Kultur: Der Aussteiger

Neun Themen, neun Bilder: Die PNN begleiten die Ausstellung „Hinter der Maske. Kunst in der DDR“ im Museum Barberini mit einem Rundgang durch die Themenkreise der Schau. Teil 7: Dieter Weidenbach und „Erbansprüche. Vorbild und Verweis“

Sie hängen sich schräg gegenüber: der Meister und sein Schüler. Von beiden sind es Frühwerke, die an der lila gefassten Wand in einen leisen Dialog treten. Melancholisch versunken und anmutig zeigt sich Willi Sittes „Sich Stützende“ – weit ausschreitend und tatendurstig Dieter Weidenbachs junger Mann „Unterwegs“.

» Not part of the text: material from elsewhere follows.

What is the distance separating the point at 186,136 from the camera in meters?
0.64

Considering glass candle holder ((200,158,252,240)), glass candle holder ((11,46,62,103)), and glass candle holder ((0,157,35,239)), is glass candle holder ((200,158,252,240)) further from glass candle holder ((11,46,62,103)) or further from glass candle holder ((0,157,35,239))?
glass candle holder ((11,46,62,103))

Weidenbach war 31 Jahre alt, als er seinen Wanderer aufbrechen ließ. Sitte 36, als er 1957 im kubistischen Fahrwasser Picassos seine „Sich Stützende“ malte. Picasso und Max Beckmann galten als die am stärksten auf Künstler aus der DDR wirkenden Maler des 20. Jahrhunderts. Beiden fehlte jedoch der im Sozialismus geforderte Realismus. Und so polemisierten Dogmatiker der DDR-Kulturpolitik auch gegen Picassos Art der Menschendarstellung. Bei Sitte mit Erfolg. Nach heftigen Auseinandersetzungen mit Funktionären und einer geforderten Selbstkritik verzichtete Willi Sitte ab 1963 auf Anleihen bei der klassischen Moderne. Seine Bilder wurden realistischer, klassenverbundener, und sie provozierten in ihrer nackten Fülle. Im Volksmund kursierte angesichts der expressiven Körperdarstellung der Spruch: Lieber vom Leben gezeichnet, als von Sitte gemalt.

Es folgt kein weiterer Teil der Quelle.